Hoje a CBF é totalmente independente do Ministério dos Esportes. E as federações estaduais, idem.

O Bolsa-Atleta, um grandioso projeto nacional, é muito ruim. Muito dinheiro perdido, e poucos atletas sendo efetivamente beneficiados. É o retrato da nossa organização política.

O que o Ministério dos Esportes faz hoje no Brasil? Apenas realiza trabalho de distribuição de verbas. Quem cuida do avanço técnico das diversas modalidades? Há uma representação que tem um ministro a cada hora, e pouco conhecimento técnico-científico.

Universidade do Futebol – Em um relato pessoal publicado em nosso site, Cristina Fonseca, uma ex-jogadora profissional e atual mestranda em Psicologia do Desporto na Faculdade de Motricidade Humana de Lisboa, disse: “de alguma forma o futebol me conectava à liberdade e à criatividade, à ação e ao movimento, ao inesperado e ao possível, e tudo isso desencadeava uma certa numinosidade que no final se traduzia em vida”. Qual é a representatividade desta modalidade para você?

Fabiana Albino – O que ela falou é como eu vejo a expressão de motricidade entre as meninas que jogam: o fato de se ter liberdade, se sentir viva. Para sobreviver no planeta em que sobrevivemos, temos uma natureza motora. Você sobreviveria se você não falasse, não ouvisse, não tivesse estudado, etc., mas não sobreviveria se não tivesse movimento. O planeta é cinético. A partir disso, fomos ao longo da evolução humana melhorando essas combinações de movimento.

O esporte é um refinamento do que podemos fazer com esse movimento. E o futebol, especificamente, por ser um esporte coletivo, te traz essa responsabilidade unitária e ao mesmo tempo conjunta; o fato de ter um objetivo a partir de um implemento, que é a bola, pelos pés, como se aquele implemento fosse parte do seu corpo e ele ser colocado em evidência; e por ter no Brasil o futebol feminino um espaço tão reduzido, uma menina que consegue se “profissionalizar”, é algo muito relevante.

A nossa cultura é baseada no futebol, e a mulher consegue criar esse espaço. É a expressão desta motricidade: meu corpo se movimento dentro de um ambiente sócio-cultural.

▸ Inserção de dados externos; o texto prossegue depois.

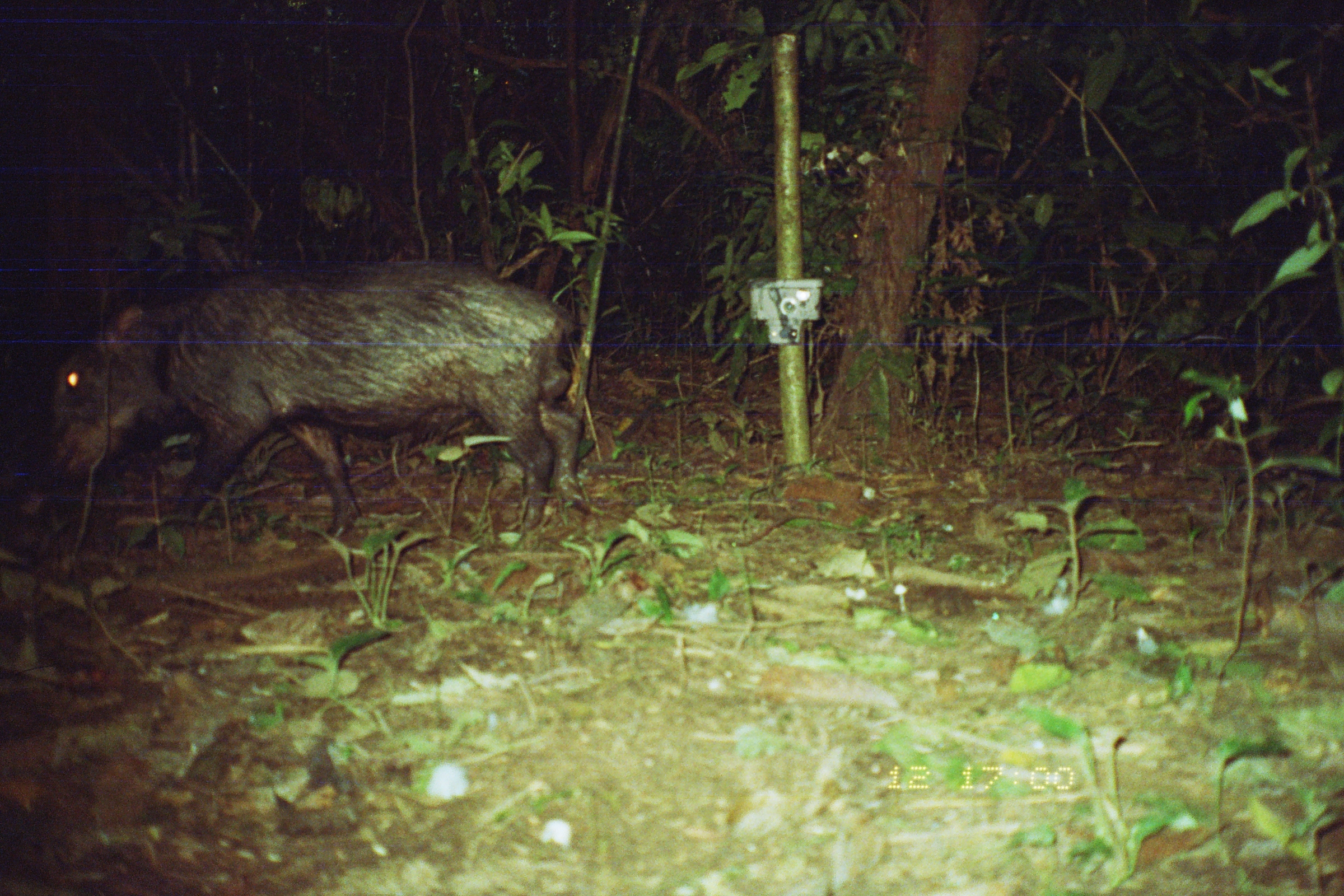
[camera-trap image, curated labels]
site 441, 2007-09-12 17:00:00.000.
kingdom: Animalia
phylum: Chordata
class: Mammalia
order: Artiodactyla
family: Tayassuidae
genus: Tayassu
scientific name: Tayassu pecari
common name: white-lipped peccary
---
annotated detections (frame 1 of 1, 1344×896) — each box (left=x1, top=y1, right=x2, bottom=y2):
tayassu pecari: (left=41, top=256, right=595, bottom=549)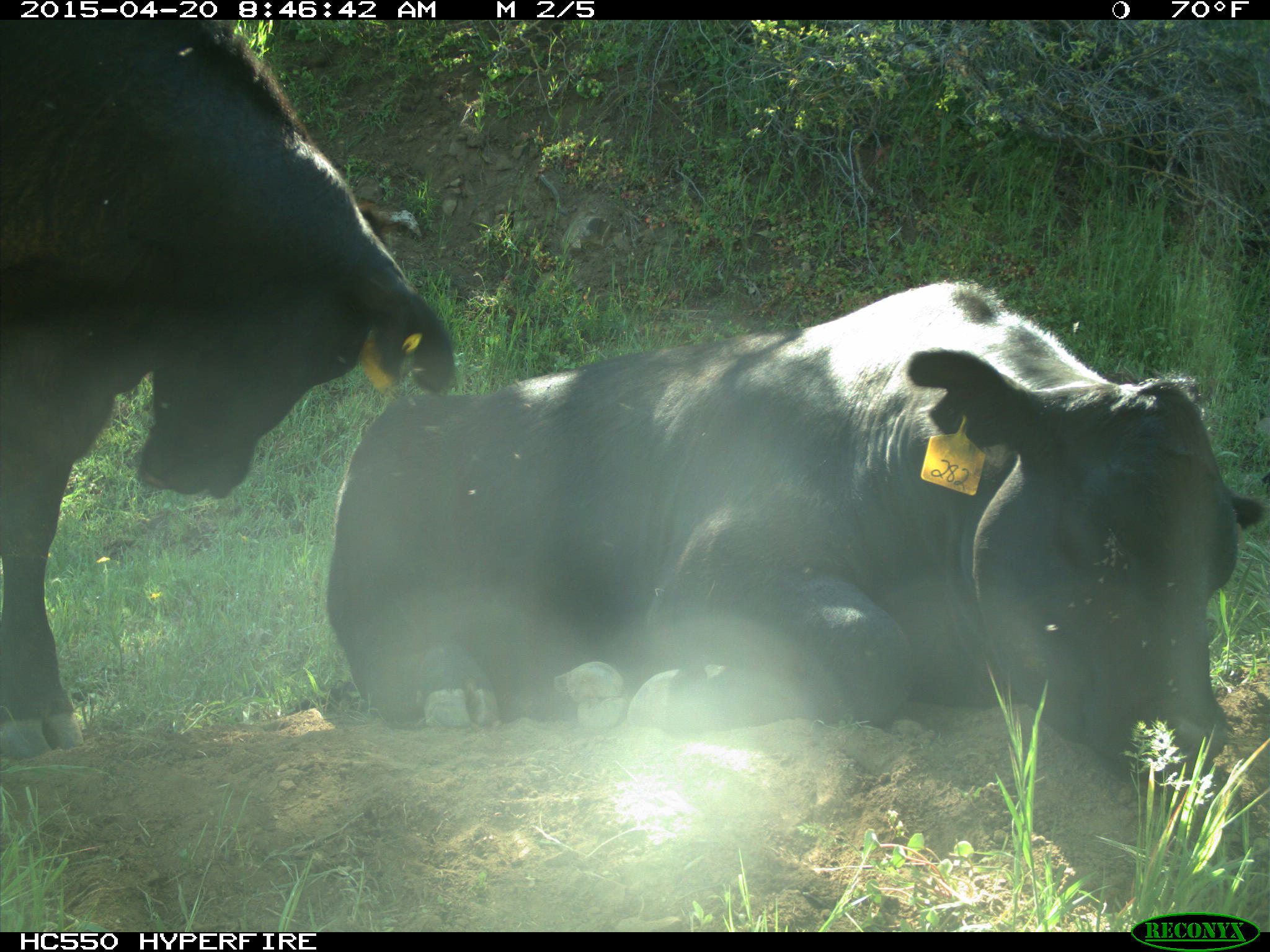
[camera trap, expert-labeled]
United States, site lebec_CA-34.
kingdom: Animalia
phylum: Chordata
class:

Tem uma história, também, de menina que foi convocada para a seleção sub-17. Ao contrário da maioria, ela é de uma família que tem um poder aquisitivo muito bom. O pai dela é almirante da Marinha. E a garota, chamada Ana Clara, iria ser colocada aos sete anos de idade no Balé. Quando mãe e filha foram a uma loja de materiais esportivos comprar uma sapatilha, a criança se encantou por uma chuteira, fez o pedido e revelou que queria jogar futebol.

Universidade do Futebol – De que maneira o Vasco pode atuar na “humanização” do futebol feminino, aumentando ainda mais a relação com cada atleta e integrando a família ao trabalho do clube?

Fabiana Albino – A gente faz algo muito pequeno ainda. Temos uma comissão de pais com quem agendamos reuniões periódicas a partir do departamento de futebol feminino. Não acreditamos na “masculinização” proporcionada por esse esporte – como é falado por muitas pessoas, que ficam presas a essa visão cultural.

Em todos os segmentos temos homossexuais e não é algo diretamente relacionado e típico do nosso ambiente.

Alguns pais, também, mantêm contato com torcidas organizadas em determinados campeonatos, por exemplo, em um processo de tentativa de conscientização do público. Levamos também psicólogas para conversar sobre esse tipo de temática. Mas é muito pouco e temos de avançar.

Uma das metas para 2012 é marcar palestras nas escolas públicas em torno do clube, que irá envolver não apenas alunos, como todas as pessoas da comunidade. Queremos captar mais pessoas para esse contexto. A estratégia da humanização passa por aí.